Q6. Okay, getting back to the clinical environment — how specifically does the Civility Mentor help?

Dr. Clark: Civility Mentor’s online platform allows learners to practice the types of challenging and crucial conversations they’re likely to face with healthcare professionals outside the classroom. What’s really great is they can practice without fear of making a poor choice or embarrassing themselves, because all of their virtual interactions — with peers, clinical preceptors, charge nurses, etc. — all take place in the privacy of their home or office or library — wherever their learning environment is.

Plus, the simulations are so authentic. They depict real-life scenarios that occur in health care settings. 

But Civility Mentor is much more than the simulations. It also provides faculty with empirical, evidence-based lesson plans, education guides, and resources focused on topics, such as:

• Civility education
• Appreciative inquiry
• Effective communication
• Principled negotiation
• Professionalism
• Empathy 
• Ethical practice
• Conflict negotiation.

One of the greatest challenges in healthcare is speaking up, advocating, and addressing conflicted situations — especially when patient safety is at stake.

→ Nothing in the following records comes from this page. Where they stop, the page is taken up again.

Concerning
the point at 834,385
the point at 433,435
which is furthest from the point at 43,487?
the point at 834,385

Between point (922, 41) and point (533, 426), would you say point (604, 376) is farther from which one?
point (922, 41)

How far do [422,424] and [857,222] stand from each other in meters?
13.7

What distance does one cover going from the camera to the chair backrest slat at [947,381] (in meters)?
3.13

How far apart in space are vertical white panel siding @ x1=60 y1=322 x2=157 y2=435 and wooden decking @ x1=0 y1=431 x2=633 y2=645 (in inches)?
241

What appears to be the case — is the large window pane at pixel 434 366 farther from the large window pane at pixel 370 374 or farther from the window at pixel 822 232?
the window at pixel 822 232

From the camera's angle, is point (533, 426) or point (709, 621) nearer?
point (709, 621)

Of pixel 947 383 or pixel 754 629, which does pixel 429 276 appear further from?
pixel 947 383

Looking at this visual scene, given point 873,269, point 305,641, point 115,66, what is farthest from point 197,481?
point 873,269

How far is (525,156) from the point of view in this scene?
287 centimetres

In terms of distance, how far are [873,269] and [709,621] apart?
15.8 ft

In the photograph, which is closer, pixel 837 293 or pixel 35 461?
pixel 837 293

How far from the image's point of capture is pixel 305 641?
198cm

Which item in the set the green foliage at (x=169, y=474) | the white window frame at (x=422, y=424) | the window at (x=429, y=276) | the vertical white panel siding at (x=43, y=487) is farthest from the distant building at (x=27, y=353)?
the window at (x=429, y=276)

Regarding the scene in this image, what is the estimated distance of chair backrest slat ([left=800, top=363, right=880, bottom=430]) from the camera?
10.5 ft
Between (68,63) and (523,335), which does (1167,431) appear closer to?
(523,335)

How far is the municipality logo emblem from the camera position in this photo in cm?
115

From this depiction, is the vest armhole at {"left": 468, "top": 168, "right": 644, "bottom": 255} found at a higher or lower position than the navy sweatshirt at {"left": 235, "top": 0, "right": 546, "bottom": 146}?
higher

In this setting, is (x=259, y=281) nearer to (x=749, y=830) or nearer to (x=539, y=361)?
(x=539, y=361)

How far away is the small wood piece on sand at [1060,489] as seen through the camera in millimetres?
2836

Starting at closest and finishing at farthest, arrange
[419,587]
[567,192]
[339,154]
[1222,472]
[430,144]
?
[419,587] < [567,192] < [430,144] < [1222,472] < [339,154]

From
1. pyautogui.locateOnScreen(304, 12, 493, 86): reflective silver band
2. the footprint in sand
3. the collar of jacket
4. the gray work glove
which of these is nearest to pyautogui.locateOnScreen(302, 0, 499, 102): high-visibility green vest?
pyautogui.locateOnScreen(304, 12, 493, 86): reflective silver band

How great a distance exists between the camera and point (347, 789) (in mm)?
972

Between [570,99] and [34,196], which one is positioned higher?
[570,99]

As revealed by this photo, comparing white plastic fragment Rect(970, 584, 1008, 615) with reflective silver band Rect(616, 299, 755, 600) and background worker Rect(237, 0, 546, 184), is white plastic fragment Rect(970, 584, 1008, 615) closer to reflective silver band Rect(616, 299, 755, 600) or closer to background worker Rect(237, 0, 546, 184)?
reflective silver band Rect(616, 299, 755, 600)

And this is especially true when you’re in the presence of a real or perceived power gradient. For example, Module 4 illustrates how a conflict between a newly graduated nurse and his charge nurse can be effectively negotiated following a less than optimal interaction that occurred the day before.

It takes courage to engage in challenging conversations — and even more so when you’re speaking to a supervisor.
Student using computer

Q7. This all sounds great. But is it really realistic to expect someone who isn’t naturally outspoken to speak out against incivility?

Dr. Clark: Yes, it’s realistic, and it’s vitally important. 
 
We developed Civility Mentor to provide learners with real-life opportunities to practice conflicted encounters and address uncivil interactions. Its development was predicated on the belief that being well-prepared, speaking with confidence, and using respectful expressions to address incivility can empower nursing students to speak up and address uncivil behaviors.

So, Civility Mentor provides students with a safe learning environment to practice dealing with potentially stressful situations. They repeatedly rehearse a stressful situation to achieve a favorable outcome, which makes them well-prepared to deal with incivility and heightens the potential for a successful outcome — and that’s because the learner has thoughtfully prepared for and repeatedly practiced the encounter. 

It is imperative that we all understand the nature of workplace incivility so that we can prevent and effectively address the problem. Being treated in an uncivil manner changes an individual’s natural neurobiological state, and the impact of this can be felt instantly. Some individuals flush, sweat, get angry or tear up, or worse, they become silent. Others can’t stop thinking about the exchange and wish later they had addressed the offender. These reactions call for an intervention, because the longer the clock ticks after an uncivil assault, the greater the potential for negative consequences to occur.

Civility Mentor helps learners effectively communicate and deliver a respectful message to colleagues, peers, and coworkers. Being well-prepared, speaking with confidence, and using respectful expressions to address incivility can empower nurses to break the silence of incivility.